Premier récital de Karine Deshayes au Capitole de Toulouse
Le fait mérite d’être noté : il s’agit du premier récital de la célèbre mezzo-soprano française au Théâtre du Capitole, scène qu’elle connaît pourtant pour y avoir incarné Charlotte dans le Werther de Massenet ou encore Adalgisa dans Norma de Bellini. C’est un autre répertoire qu’elle livre ce soir, plus intime, dans lequel elle brille par son aisance technique, la richesse de son timbre et par le soin porté tant à la vocalité qu’à la prosodie (d’autant que le le public peut suivre cette poésie des textes grâce aux livrets distribués dans la salle).

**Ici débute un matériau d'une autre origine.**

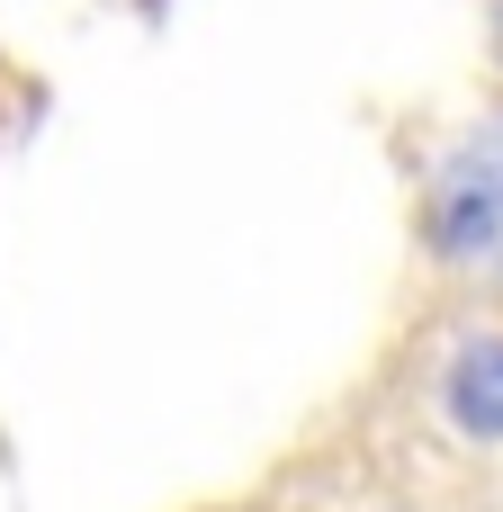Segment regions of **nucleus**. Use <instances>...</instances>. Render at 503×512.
<instances>
[{"label":"nucleus","mask_w":503,"mask_h":512,"mask_svg":"<svg viewBox=\"0 0 503 512\" xmlns=\"http://www.w3.org/2000/svg\"><path fill=\"white\" fill-rule=\"evenodd\" d=\"M495 234H503V171L486 153H468V162H450L441 189H432V243L468 261V252H495Z\"/></svg>","instance_id":"f257e3e1"},{"label":"nucleus","mask_w":503,"mask_h":512,"mask_svg":"<svg viewBox=\"0 0 503 512\" xmlns=\"http://www.w3.org/2000/svg\"><path fill=\"white\" fill-rule=\"evenodd\" d=\"M441 405L468 441H503V333H477L441 369Z\"/></svg>","instance_id":"f03ea898"},{"label":"nucleus","mask_w":503,"mask_h":512,"mask_svg":"<svg viewBox=\"0 0 503 512\" xmlns=\"http://www.w3.org/2000/svg\"><path fill=\"white\" fill-rule=\"evenodd\" d=\"M495 27H503V9H495Z\"/></svg>","instance_id":"7ed1b4c3"}]
</instances>
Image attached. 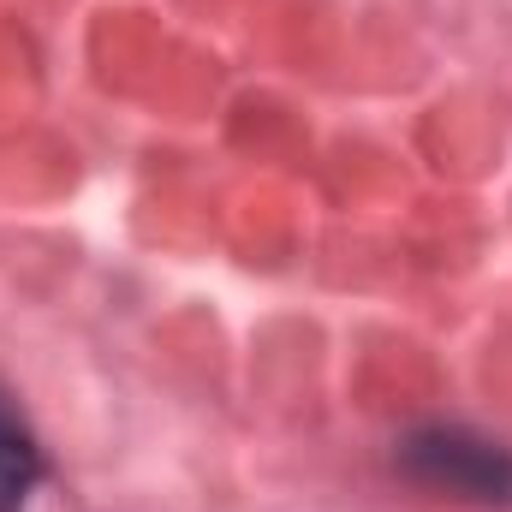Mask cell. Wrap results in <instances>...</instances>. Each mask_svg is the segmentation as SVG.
<instances>
[{
    "mask_svg": "<svg viewBox=\"0 0 512 512\" xmlns=\"http://www.w3.org/2000/svg\"><path fill=\"white\" fill-rule=\"evenodd\" d=\"M48 477V459H42V441L30 435V423L12 411V399L0 393V512H24L30 495L42 489Z\"/></svg>",
    "mask_w": 512,
    "mask_h": 512,
    "instance_id": "2",
    "label": "cell"
},
{
    "mask_svg": "<svg viewBox=\"0 0 512 512\" xmlns=\"http://www.w3.org/2000/svg\"><path fill=\"white\" fill-rule=\"evenodd\" d=\"M393 459L429 495H447L465 507H512V447L465 429V423L411 429Z\"/></svg>",
    "mask_w": 512,
    "mask_h": 512,
    "instance_id": "1",
    "label": "cell"
}]
</instances>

À première vue, un programme très égal, mais auquel les deux interprètes savent apporter contraste et fantaisie. Dès le premier morceau, Karine Deshayes installe sa présence par un regard ferme et franc. Après l’interprétation tout en subtilité du Soir de Gounod, elle surprend par un Boléro (de Jules Barbier) endiablé, entonné avec une joie féroce qui rappelle Carmen. Puis, dévoilant son talent de conteuse, d’un timbre ample et coloré, elle transporte son auditoire dans l’Orient fantasmé du cycle Shéhérazade de Ravel. Plus loin, le tempo alangui sur les accords mélancoliques du Clair de lune de Fauré posés par Philippe Cassard, prépare le parcours à travers des mélodies amoureuses de Duparc, montrant toute l’ampleur de sa palette vocale expressive : graves caressants, notes tenues à peine vibrées, aigus lyriques avec appui de la voix de poitrine.
Accompagnateur confirmé, Philippe Cassard livre un jeu éloquent, virtuose, nuancé. Sa complicité avec la chanteuse est notable dans les pauses expressives dont elle ponctue le texte. Elle lui laisse la scène, le temps d’offrir la Pavane pour une infante défunte de Ravel entièrement maîtrisée. Après les premiers saluts, le pianiste lui laisse à son tour la parole pour rendre hommage à ses confères Radu Lupu et Nicholas Angelich, disparus il y a peu.
Après des applaudissements enthousiastes, la salle reçoit en bis un second Boléro, celui de Delibes, terminé par un aigu triomphal. Le public s’en va, ravi, saluant la qualité du concert et l’entente entre les deux artistes.